[START]
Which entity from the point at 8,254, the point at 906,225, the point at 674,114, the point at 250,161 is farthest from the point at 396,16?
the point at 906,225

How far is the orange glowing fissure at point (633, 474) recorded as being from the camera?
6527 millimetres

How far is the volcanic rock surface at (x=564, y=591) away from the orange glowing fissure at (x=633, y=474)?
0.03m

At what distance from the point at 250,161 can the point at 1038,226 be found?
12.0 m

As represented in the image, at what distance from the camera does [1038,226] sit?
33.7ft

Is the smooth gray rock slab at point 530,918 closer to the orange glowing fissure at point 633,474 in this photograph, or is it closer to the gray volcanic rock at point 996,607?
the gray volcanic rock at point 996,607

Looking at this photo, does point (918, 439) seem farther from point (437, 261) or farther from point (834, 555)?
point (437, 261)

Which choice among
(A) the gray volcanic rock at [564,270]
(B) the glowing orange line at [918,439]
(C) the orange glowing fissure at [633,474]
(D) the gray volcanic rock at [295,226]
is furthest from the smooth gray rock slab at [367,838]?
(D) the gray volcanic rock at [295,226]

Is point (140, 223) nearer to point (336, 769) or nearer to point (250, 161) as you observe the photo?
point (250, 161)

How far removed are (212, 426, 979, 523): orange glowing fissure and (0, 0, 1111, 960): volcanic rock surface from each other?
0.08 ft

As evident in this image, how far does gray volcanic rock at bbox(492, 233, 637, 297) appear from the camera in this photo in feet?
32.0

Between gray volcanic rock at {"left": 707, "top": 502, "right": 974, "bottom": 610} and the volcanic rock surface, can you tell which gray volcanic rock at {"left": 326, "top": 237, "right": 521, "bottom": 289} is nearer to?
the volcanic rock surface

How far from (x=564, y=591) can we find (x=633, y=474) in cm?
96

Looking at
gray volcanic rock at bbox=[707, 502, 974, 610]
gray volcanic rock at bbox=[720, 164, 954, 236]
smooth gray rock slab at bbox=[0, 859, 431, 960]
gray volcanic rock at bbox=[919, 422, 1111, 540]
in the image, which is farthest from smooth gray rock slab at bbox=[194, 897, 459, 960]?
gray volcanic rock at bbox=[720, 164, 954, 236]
[END]
[START]
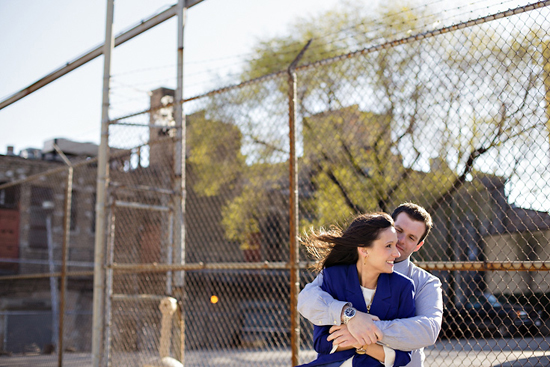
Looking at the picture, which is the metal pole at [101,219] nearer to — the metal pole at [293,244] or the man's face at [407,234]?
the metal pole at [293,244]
[END]
## Goal
Please extract each line of the data above that contains the string "distance". Letter case counts.

## Output
At what distance from the point at 250,161 can the point at 1038,226 be found?
As represented in the image, at what distance from the camera does [1038,226] sit?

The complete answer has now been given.